Trânsito caótico e crescimento econômico ampliam vendas das máquinas barulhentas

OSWALDO RIBAS


Foto: Divulgação

"Moro em São Paulo, no bairro do Brooklin, perto da Avenida Luiz Carlos Berrini, um dos cartões-postais da modernidade paulistana. Tem dias, no entanto, em que sinto vontade de aprender a jogar bumerangue, para ver se acerto a hélice de algum helicóptero que passa pelas redondezas. O que irrita não é estar no meio da rota deles, como acontece em praticamente todos os outros bairros de São Paulo; o que me deixa louco é o vaivém, os círculos que eles ficam fazendo no ar, e o fato de estarem inatingíveis lá no céu, enquanto nós, pobres mortais, enlouquecemos aqui embaixo, tapando os ouvidos e esperando que alguém tome alguma providência para acabar com esse absurdo desrespeito à vida humana."

_REQUISITOS DO EXERCÍCIO_. Dê continuidade ao texto sobre o barulho dos helicópteros em São Paulo a partir da última frase apresentada. A listagem a seguir não tem relação com o texto.

_DADOS FORNECIDOS_.

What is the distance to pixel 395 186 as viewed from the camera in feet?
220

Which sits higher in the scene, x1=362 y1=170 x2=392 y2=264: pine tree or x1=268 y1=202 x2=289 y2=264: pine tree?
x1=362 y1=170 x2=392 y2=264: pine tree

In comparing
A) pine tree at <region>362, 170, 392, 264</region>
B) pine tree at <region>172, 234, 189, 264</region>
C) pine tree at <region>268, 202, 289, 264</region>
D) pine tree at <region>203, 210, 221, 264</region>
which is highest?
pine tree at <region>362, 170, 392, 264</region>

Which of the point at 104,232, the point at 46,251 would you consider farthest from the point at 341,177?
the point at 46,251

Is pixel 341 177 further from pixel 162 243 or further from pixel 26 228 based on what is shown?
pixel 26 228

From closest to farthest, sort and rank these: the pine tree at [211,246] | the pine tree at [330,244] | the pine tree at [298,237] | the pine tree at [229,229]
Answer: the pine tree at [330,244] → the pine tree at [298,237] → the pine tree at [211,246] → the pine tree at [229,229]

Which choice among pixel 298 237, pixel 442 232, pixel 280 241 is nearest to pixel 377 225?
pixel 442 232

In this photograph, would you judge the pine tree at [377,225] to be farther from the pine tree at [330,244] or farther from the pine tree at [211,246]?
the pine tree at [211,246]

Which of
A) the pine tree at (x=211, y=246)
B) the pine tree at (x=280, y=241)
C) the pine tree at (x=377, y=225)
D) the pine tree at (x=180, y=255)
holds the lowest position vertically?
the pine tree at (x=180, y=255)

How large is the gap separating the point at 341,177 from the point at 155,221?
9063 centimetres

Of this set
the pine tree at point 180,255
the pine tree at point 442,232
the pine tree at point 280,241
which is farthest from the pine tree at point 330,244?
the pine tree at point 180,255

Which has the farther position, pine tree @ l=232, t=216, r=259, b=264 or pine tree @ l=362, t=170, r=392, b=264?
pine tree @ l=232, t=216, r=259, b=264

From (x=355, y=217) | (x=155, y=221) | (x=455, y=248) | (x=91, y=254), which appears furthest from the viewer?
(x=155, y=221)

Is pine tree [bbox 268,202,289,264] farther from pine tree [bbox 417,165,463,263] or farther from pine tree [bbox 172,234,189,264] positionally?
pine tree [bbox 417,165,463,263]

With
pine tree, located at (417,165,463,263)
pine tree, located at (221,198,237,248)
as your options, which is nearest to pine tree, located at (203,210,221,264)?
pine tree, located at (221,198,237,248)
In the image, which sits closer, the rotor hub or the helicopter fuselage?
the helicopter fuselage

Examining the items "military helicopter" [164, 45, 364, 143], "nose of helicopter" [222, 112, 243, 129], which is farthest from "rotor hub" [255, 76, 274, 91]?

_RESPOSTA DO EXERCÍCIO_.
Esse desabafo, cujo autor prefere ficar anônimo, exprime a angústia e o inconformismo de uma parcela representativa da população paulistana, que sofre diariamente com os pousos e decolagens de helicópteros, um meio de transporte extraordinário por sua flexibilidade, mas cujo uso desenfreado e sem regulamentação acaba por transformar a vida de muita gente (que não utiliza o serviço) num verdadeiro pesadelo.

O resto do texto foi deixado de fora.